Screening and discussion: Pallavi Paul and Ranjani Mazumdar

8 September 2018

 

The three-channel video installation, Cynthia Ke Sapne / The Dreams of Cynthia (2017) chases the inner life of its primary protagonist. Cynthia is at once imagined as a literary character, a measure of time, a form of experience and a landscape. She also bears witness to the lives of two people – an executioner and a trans-artist whose lives are intertwined within a small town in North India and with each other through an informal history of labour, violence and death.

 

In conversation with a contemporary Hindi poem of the same name by poet Anish Ahluwalia, the work levitates on the surface of language, identity and memory. Freed from the imperatives of producing experience as evidence Cynthia uses poetry as atmosphere. At once an accidental encounter and a long-deferred meeting, she invites you to a world where nothing is to be found out, but much is to be discovered. Another name for the moon, Cynthia is sometimes spotted outside the window as stories of a city slowly tumble in.

 

 

Pallavi Paul’s practice is about speculating on the stake of poetry in the contemporary. She works primarily with video and the installation form to test the contours of fantasy, resistance, politics and history. The idea is to think about the relationships between truth-making and world-making. Paul is also pursuing a PhD at Jawaharlal Nehru University. Her work has been shown at the AV festival in Newcastle, Contour Biennial, Tate Modern (project space), The Garage Rotterdam, Cinema Zuid, Close Up Cinema, Open Source Festival, Edinburgh Art Festival, Dr. Bhau Daji Lad Museum, Whitechapel Gallery, KHOJ International Artists’ Association. Her films have screened at Experimenta, TENT, Beirut Art Centre, Mumbai Film Festival, 100 years of Experimentation in Film and Video (organized by Films Division).

 

Ranjani Mazumdar is Professor of Cinema Studies at the School of Arts & Aesthetics, Jawaharlal Nehru University.

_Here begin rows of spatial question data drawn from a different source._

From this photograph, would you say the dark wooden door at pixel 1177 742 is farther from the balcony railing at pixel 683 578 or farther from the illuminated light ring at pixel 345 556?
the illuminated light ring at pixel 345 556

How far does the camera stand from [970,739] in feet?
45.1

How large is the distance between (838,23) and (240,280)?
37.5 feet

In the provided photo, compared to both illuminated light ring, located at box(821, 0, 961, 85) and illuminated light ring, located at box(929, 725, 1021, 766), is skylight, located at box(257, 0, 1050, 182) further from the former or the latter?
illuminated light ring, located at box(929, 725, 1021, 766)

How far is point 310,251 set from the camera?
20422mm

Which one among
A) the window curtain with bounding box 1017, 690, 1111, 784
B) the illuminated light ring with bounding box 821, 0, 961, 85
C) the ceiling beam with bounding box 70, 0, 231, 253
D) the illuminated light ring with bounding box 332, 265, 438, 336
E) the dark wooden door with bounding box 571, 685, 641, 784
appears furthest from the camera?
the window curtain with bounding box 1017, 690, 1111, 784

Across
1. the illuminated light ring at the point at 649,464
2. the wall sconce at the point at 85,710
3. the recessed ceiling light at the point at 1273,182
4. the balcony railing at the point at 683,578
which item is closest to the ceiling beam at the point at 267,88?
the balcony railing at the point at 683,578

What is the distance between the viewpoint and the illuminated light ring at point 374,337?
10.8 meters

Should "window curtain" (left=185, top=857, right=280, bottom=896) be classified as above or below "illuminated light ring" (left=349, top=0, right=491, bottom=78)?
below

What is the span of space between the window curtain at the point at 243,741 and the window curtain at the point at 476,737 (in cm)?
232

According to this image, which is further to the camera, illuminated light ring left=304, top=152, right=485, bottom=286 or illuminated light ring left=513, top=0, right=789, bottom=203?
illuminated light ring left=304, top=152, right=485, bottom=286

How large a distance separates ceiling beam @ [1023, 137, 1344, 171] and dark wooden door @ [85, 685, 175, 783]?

Her publications focus on urban cultures, popular cinema, gender and the cinematic city. She is the author of Bombay Cinema: An Archive of the City (2007) and co-editor with Neepa Majumdar of the forthcoming Wiley Blackwell Companion to Indian Cinema. She also works as a documentary filmmaker and her productions include Delhi Diary 2001 and The Power of the Image (co-directed). Her current research focuses on globalization and film culture, and the intersection of technology, travel, design and colour in 1960s Bombay cinema.